• [Supplied passage]:
◇ ◇ ◇ ◇
Robinson | Frost Brown Todd

LOUISVILLE, Ky. (Legal Newsline) – Two Louisville-based companies which produce and market PRIME Energy Drink are seeking to dismiss class action litigation brought by a California woman whose 10-year-old son consumed the product and allegedly suffered adverse health effects.

T.K. (individually and in her capacity as parent and legal guardian of John Doe, on behalf of themselves and all others similarly-situated) of Los Angeles, Calif. first filed suit in the U.S. District Court for the Western District of Kentucky on Sept. 12 versus PRIME Hydration, LLC and Congo Brands, LLC of Louisville, Ky., Logan Paul of Dorado, Puerto Rico and Olajide Olayinka Williams Olatunji, of London, England.

The plaintiff claimed in her class action suit that her 10-year-old son consumed PRIME Energy drink on multiple occasions, and that he was induced by the defendants to believe the drink was a healthy electrolyte beverage without caffeine.
◇ ◇ ◇ ◇
• [Provided material]:

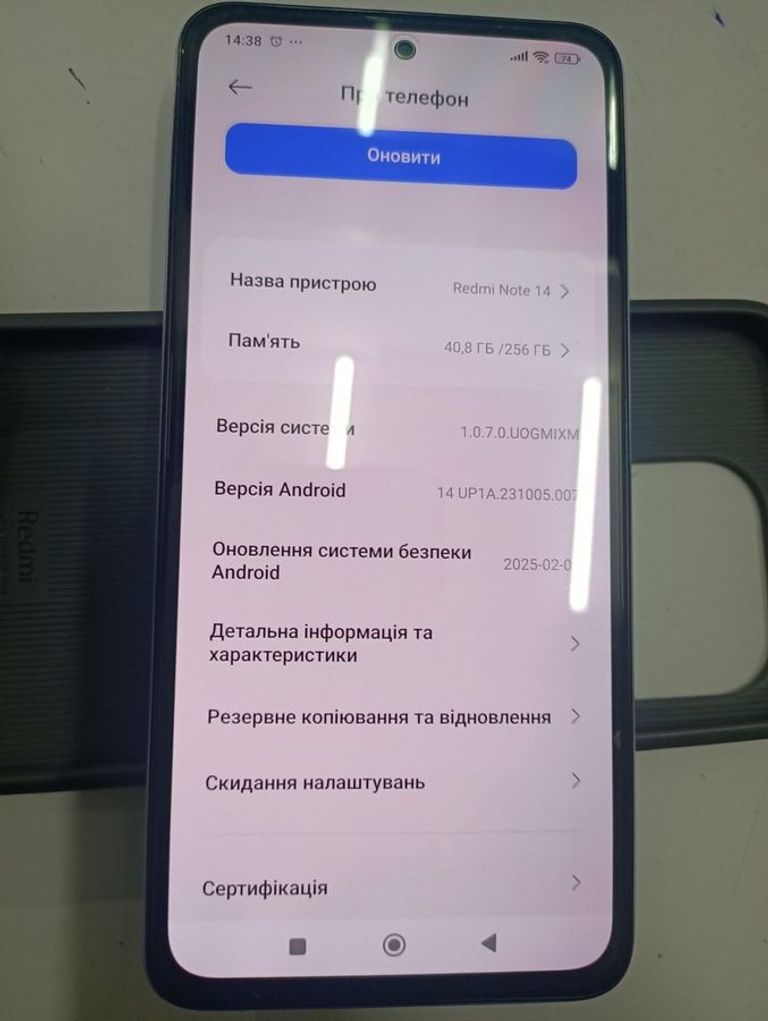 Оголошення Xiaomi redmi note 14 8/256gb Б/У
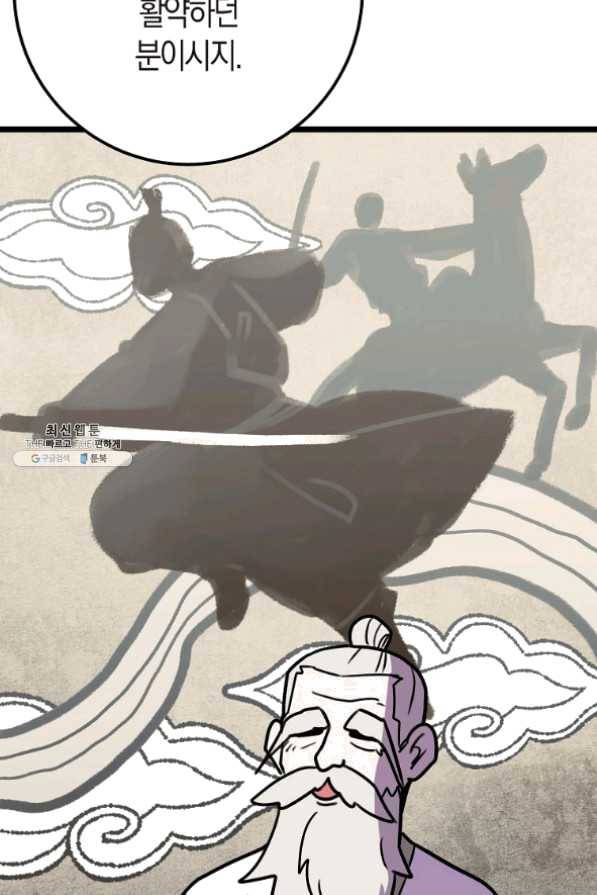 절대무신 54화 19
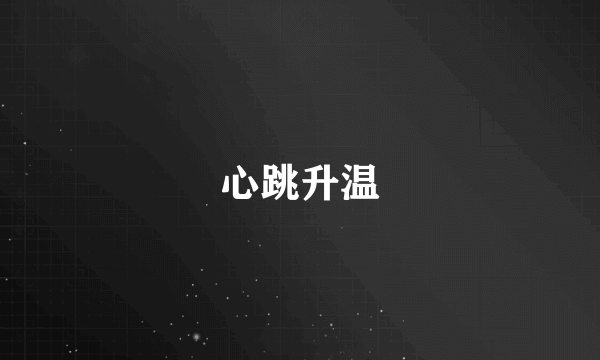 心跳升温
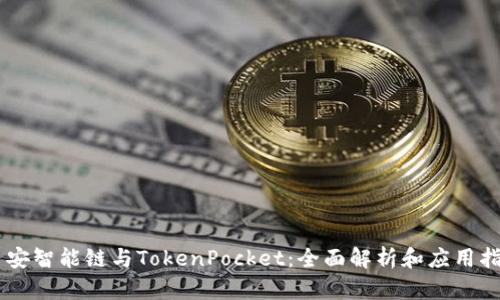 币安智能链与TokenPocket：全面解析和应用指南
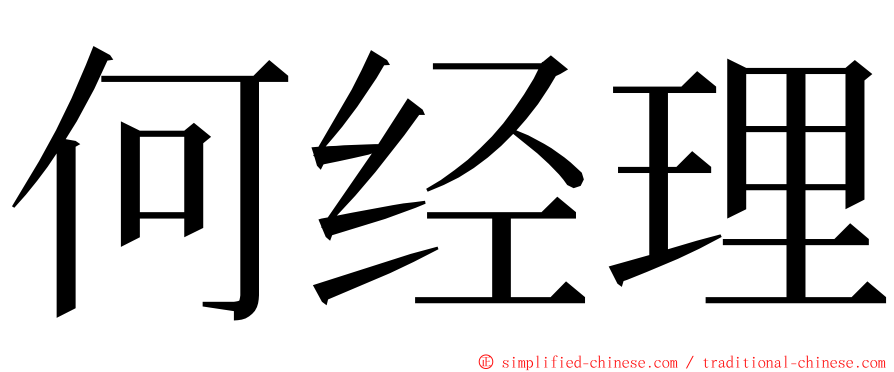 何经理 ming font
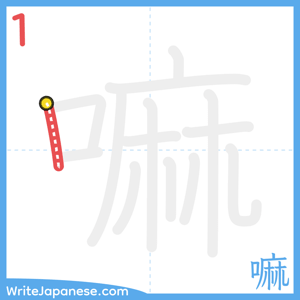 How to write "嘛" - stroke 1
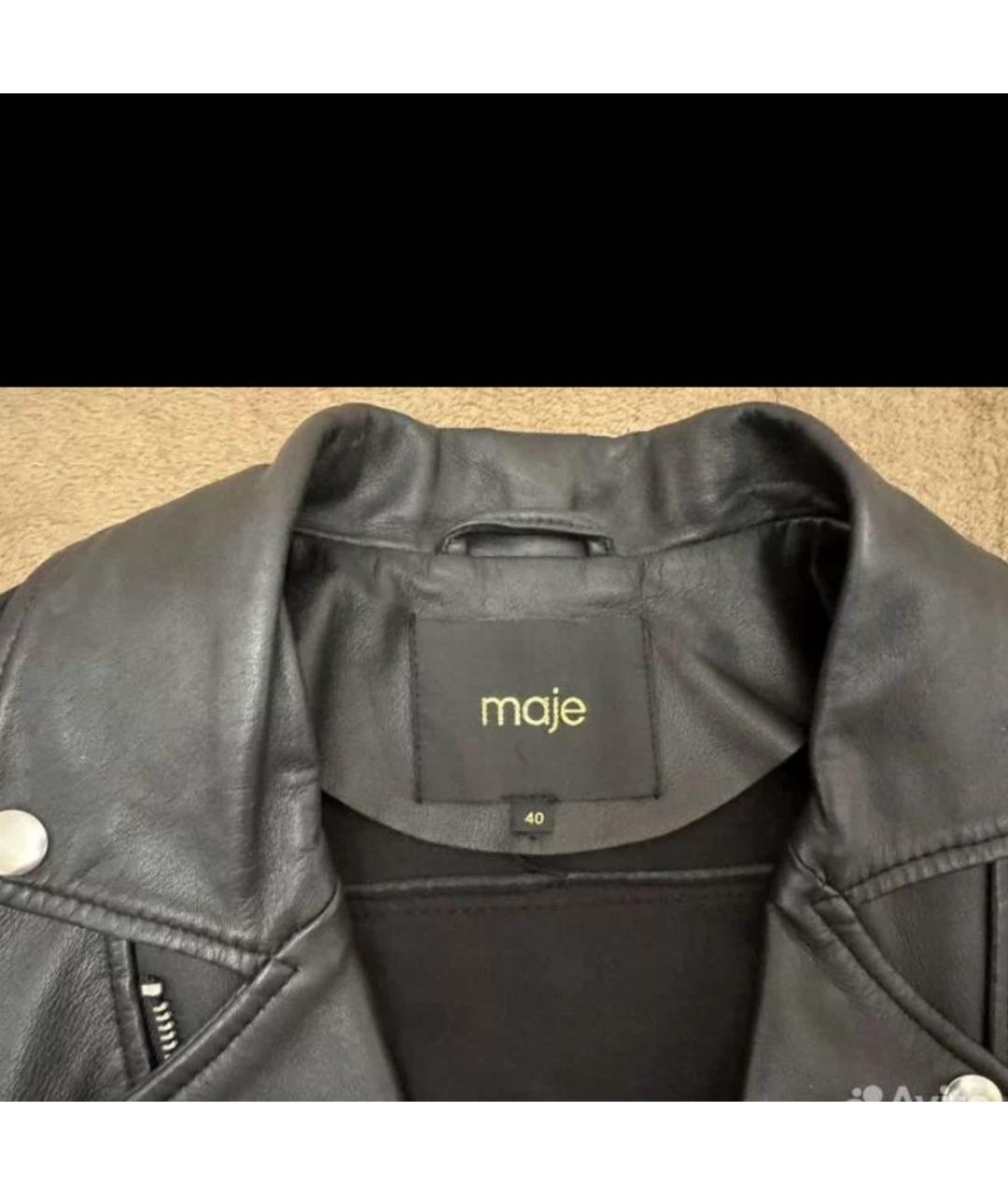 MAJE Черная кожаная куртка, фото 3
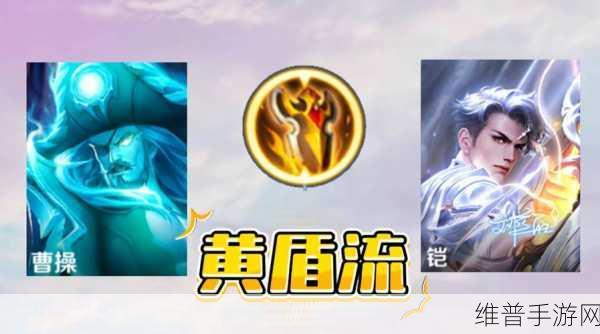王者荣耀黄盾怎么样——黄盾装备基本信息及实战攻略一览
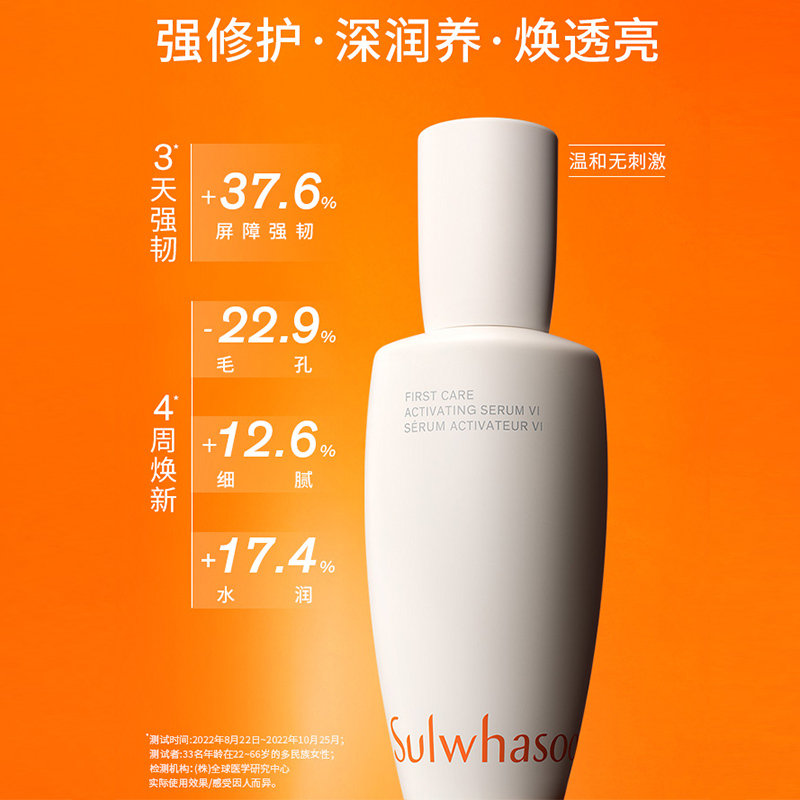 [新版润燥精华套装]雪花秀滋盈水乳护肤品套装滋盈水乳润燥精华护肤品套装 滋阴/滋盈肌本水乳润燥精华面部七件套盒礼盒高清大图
◇ ◇ ◇ ◇
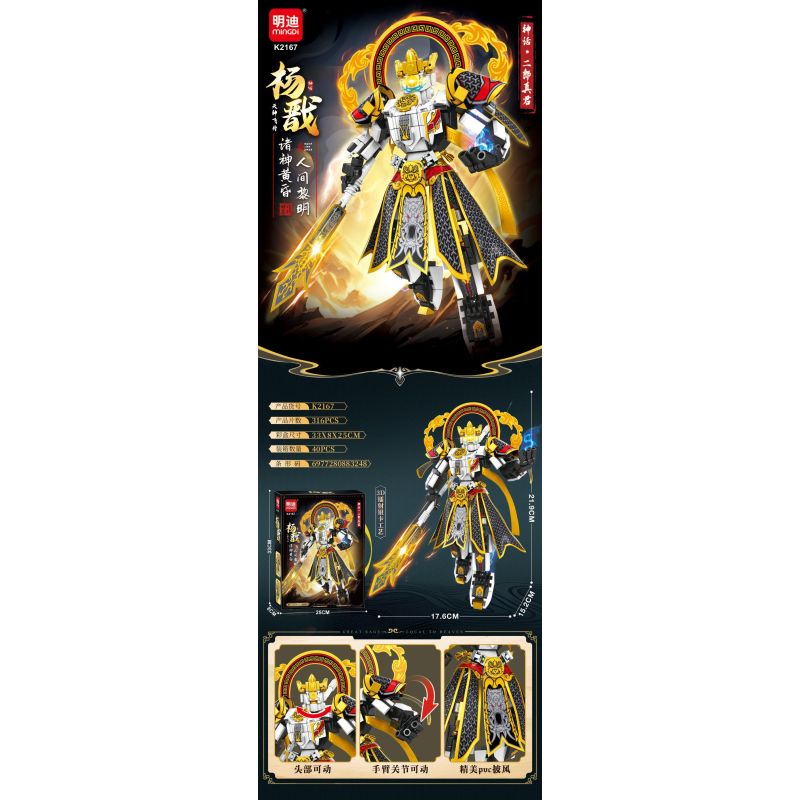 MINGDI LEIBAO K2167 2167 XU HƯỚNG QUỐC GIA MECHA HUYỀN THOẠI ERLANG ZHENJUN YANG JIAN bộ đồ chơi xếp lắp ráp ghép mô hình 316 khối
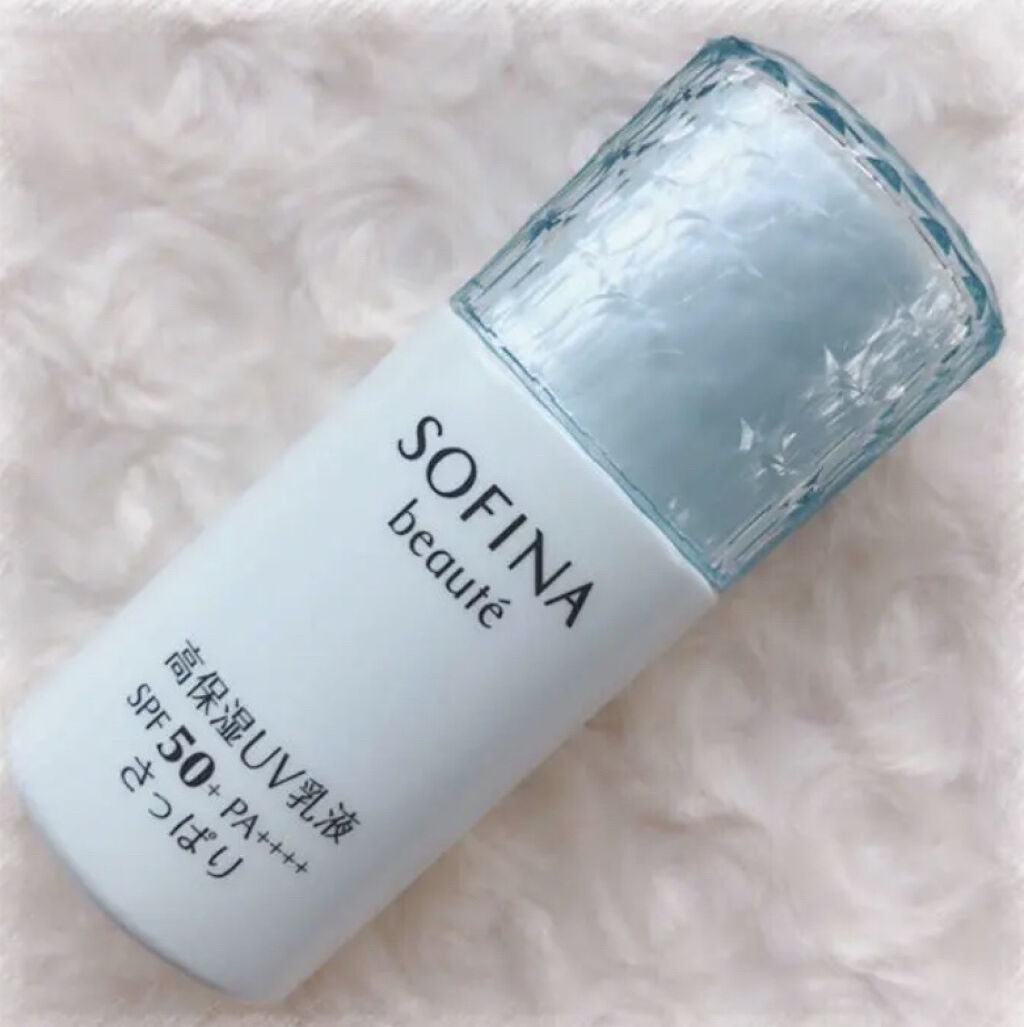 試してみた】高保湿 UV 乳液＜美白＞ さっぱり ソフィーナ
◇ ◇ ◇ ◇
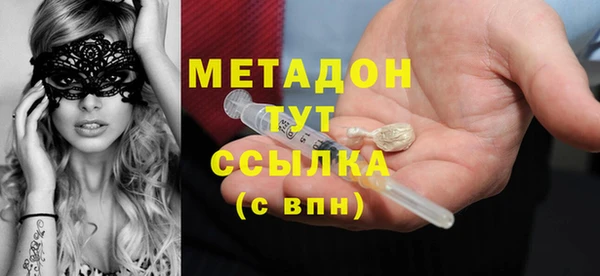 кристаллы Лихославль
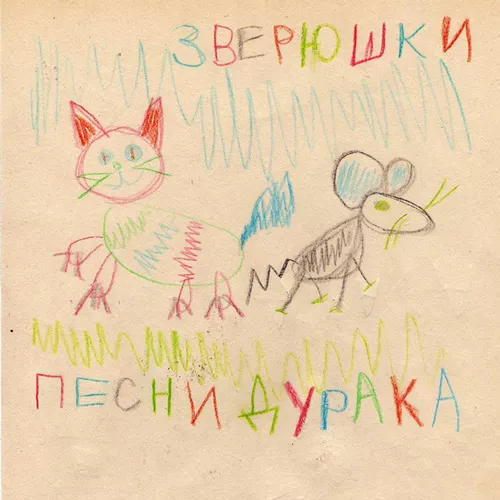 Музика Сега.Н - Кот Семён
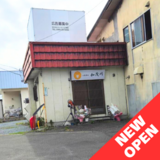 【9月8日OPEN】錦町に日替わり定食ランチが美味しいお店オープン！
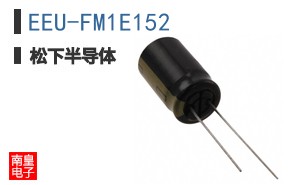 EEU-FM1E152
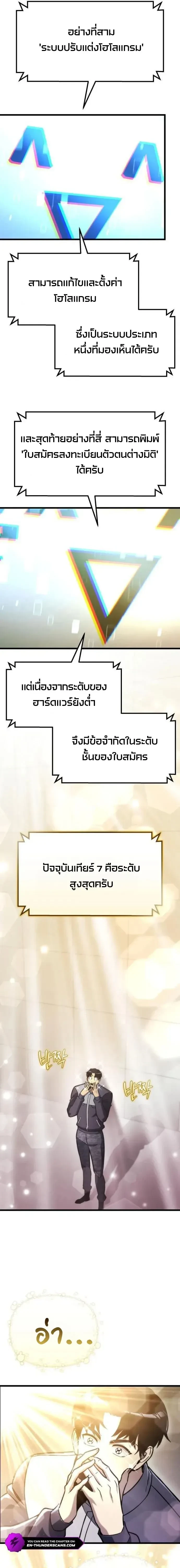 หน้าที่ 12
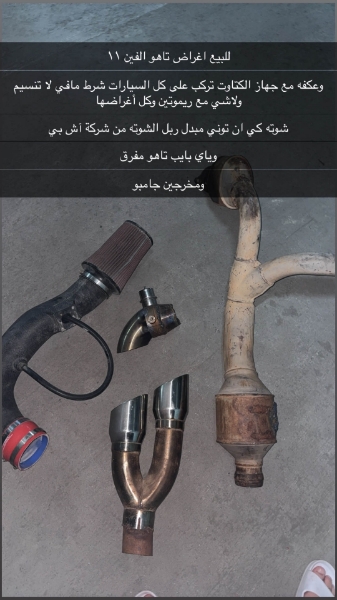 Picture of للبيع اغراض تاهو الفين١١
◇ ◇ ◇ ◇
• [What you need to do]:
1: In the article about the PRIME Energy Drink lawsuit, in which court did the plaintiff first file suit?
2: Carry on the article about the PRIME Energy Drink lawsuit from the point where it stops.

• [Replies]:
1: The U.S. District Court for the Western District of Kentucky.

2:
She alleged after continuing to buy the drink for her son, she began to notice his mood swings and sleep issues due to the high caffeine content. The plaintiff further claimed that Paul – a social media influencer and professional wrestler with World Wrestling Entertainment – and Olatunji – a rap music artist and social media personality known as “KSI” – falsely marketed the drink to target teenagers and youth with health-conscious benefits, when the drinks can actually cause adverse health effects.

Paul and Olatunji co-founded the PRIME Energy Drink product and brand.

She alleged the defendants use fun photos, colorful packaging, sweet flavorings and sports arena advertising to misleadingly market the drink as healthy, in an effort to increase their profits.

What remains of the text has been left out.